- What you are asked to do -
In how many lines of the data does the word "site" appear? Give the number by itself.

- Source material -
____

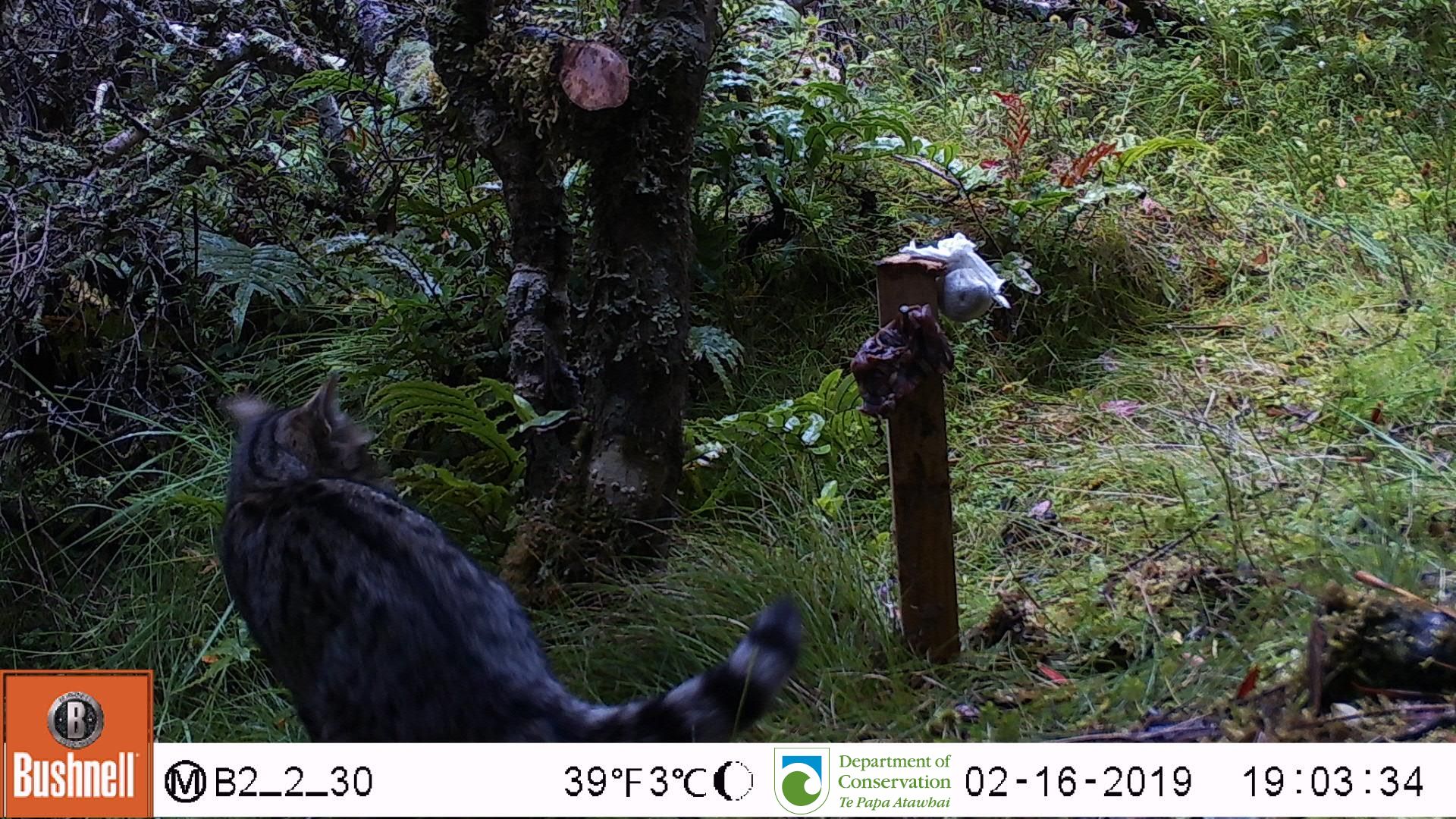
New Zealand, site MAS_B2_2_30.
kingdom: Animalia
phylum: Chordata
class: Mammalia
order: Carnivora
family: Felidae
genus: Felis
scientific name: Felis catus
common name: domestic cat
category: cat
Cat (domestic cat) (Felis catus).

____

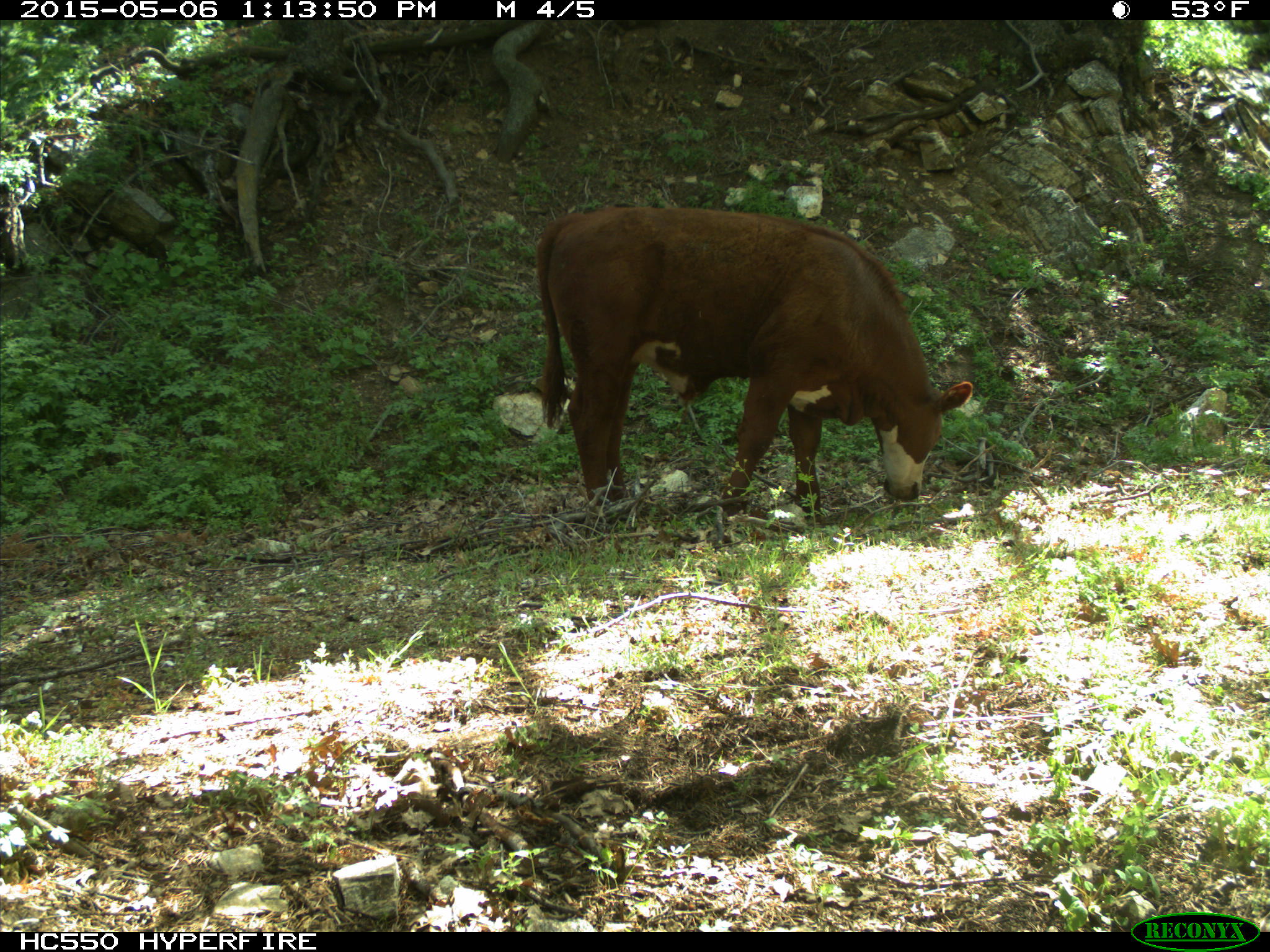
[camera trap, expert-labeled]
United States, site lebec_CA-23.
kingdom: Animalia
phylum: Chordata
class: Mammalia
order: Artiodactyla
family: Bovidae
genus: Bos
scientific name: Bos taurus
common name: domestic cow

____

- Result of the task -
2